Invasion of the basement membrane is believed to be a critical step in the metastatic process. Melanoma cells have been shown previously to bind distinct triple-helical regions within basement membrane (type IV) collagen. Additionally, tumor cell binding sites within type IV collagen contain glycosylated hydroxylysine residues. In the present study, we have utilized triple-helical models of the type IV collagen alpha1(IV)1263-1277 sequence to (a) determine the melanoma cell receptor for this ligand and (b) analyze the results of single-site glycosylation on melanoma cell recognition. Receptor identification was achieved by a combination of methods, including (a) cell adhesion and spreading assays using triple-helical alpha1(IV)1263-1277 and an Asp(1266)Abu variant, (b) inhibition of cell adhesion and spreading assays, and (c) triple-helical alpha1(IV)1263-1277 affinity chromatography with whole cell lysates and glycosaminoglycans. Triple-helical alpha1(IV)1263-1277 was bound by melanoma cell CD44/chondroitin sulfate proteoglycan receptors and not by the collagen-binding integrins or melanoma-associated proteoglycan. Melanoma cell adhesion to and spreading on the triple-helical alpha1(IV)1263-1277 sequence was then compared for glycosylated (replacement of Lys(1265) with Hyl(O-beta-d-galactopyranosyl)) versus non-glycosylated ligand. Glycosylation was found to strongly modulate both activities, as adhesion and spreading were dramatically decreased due to the presence of galactose. CD44/chondroitin sulfate proteoglycan did not bind to glycosylated alpha1(IV)1263-1277. Overall, this study (a) is the first demonstration of the prophylactic effects of glycosylation on tumor cell interaction with the basement membrane, (b) provides a rare example of an apparent unfavorable interaction between carbohydrates, and (c) suggests that sugars may mask "cryptic sites" accessible to tumor cells with cell surface or secreted glycosidase activities.     

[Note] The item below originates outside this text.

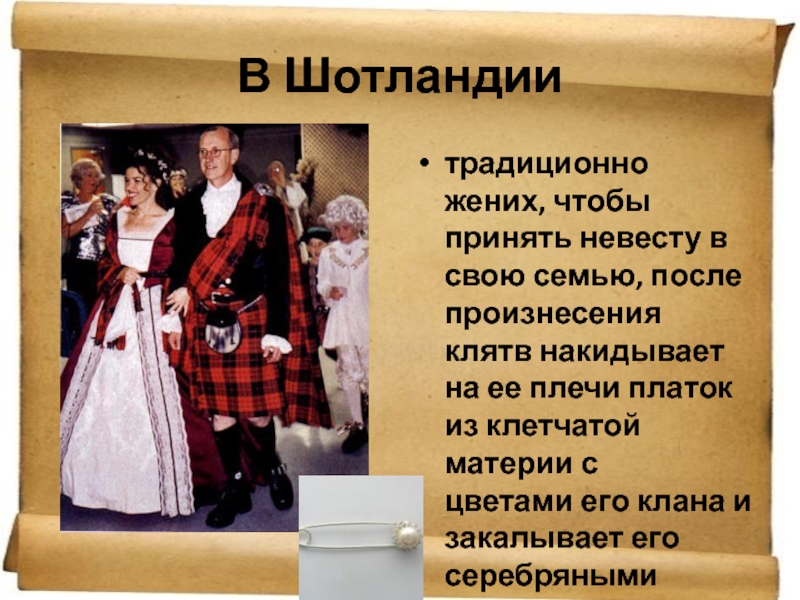 В Шотландии

• традиционно жених, чтобы принять невесту в свою семью, после произнесения клятв накидывает на ее плечи платок из клетчатой материи с цветами его клана и закалывает его серебряными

Modulation of triple-helical stability and subsequent melanoma cellular responses by single-site substitution of fluoroproline derivatives

Collagen is a multifunctional protein, serving as a structural scaffold and a modulator of cellular responses. Prior work has identified distinct regions from several collagen types that promote cell adhesion, spreading, migration, and signal transduction. One of these regions, alpha1(IV)1263-1277 from type IV collagen, mediates these responses via melanoma cell CD44-chondrotin sulfate proteoglycan receptors. In the study presented here, we have used a triple-helical model of alpha1(IV)1263-1277 to evaluate (a) conformational stability and (b) cellular responses based on single-site incorporation of trans-4-fluoro-L-proline (trans-Flp) or cis-4-fluoro-L-proline (cis-Flp) for trans-4-hydroxy-L-proline (trans-Hyp). The structural effects of cis-Flp and trans-Flp substitution were studied by circular dichroism and NMR spectroscopies. The peptide containing a single trans-Flp instead of trans-Hyp was slightly more thermally stable than the parent peptide (T(m) = 37 vs 34 degrees C), while the peptide containing cis-Flp was considerably less stable than the parent peptide (T(m) = 30 degrees C). Melanoma cell adhesion and spreading were examined under conditions where the trans-Hyp-, trans-Flp-, and cis-Flp-containing ligands were approximately 15, <10, and approximately 65% denatured, respectively. Adhesion to each of the three ligands was remarkably sensitive to the respective ligand conformation, with EC(50) values of approximately 2.5, approximately 0.35, and >5.0 microM for the trans-Hyp-, trans-Flp-, and cis-Flp-containing ligands, respectively. Melanoma cell spreading was quantitated over a ligand concentration range of 0.01-50 microM and, in a fashion similar to adhesion, was more extensive on the trans-Flp ligand than on the trans-Hyp ligand. Very low levels of spreading were observed with the cis-Flp-containing ligand at all concentrations tested. Melanoma cell adhesion to and spreading on the three ligands suggested the dramatic biological consequence of even subtle changes in relative triple-helical content. Such subtle changes may model those occurring in the basement membrane during the tumor cell invasion process, and thus provide mechanistic insight into this stage of metastasis.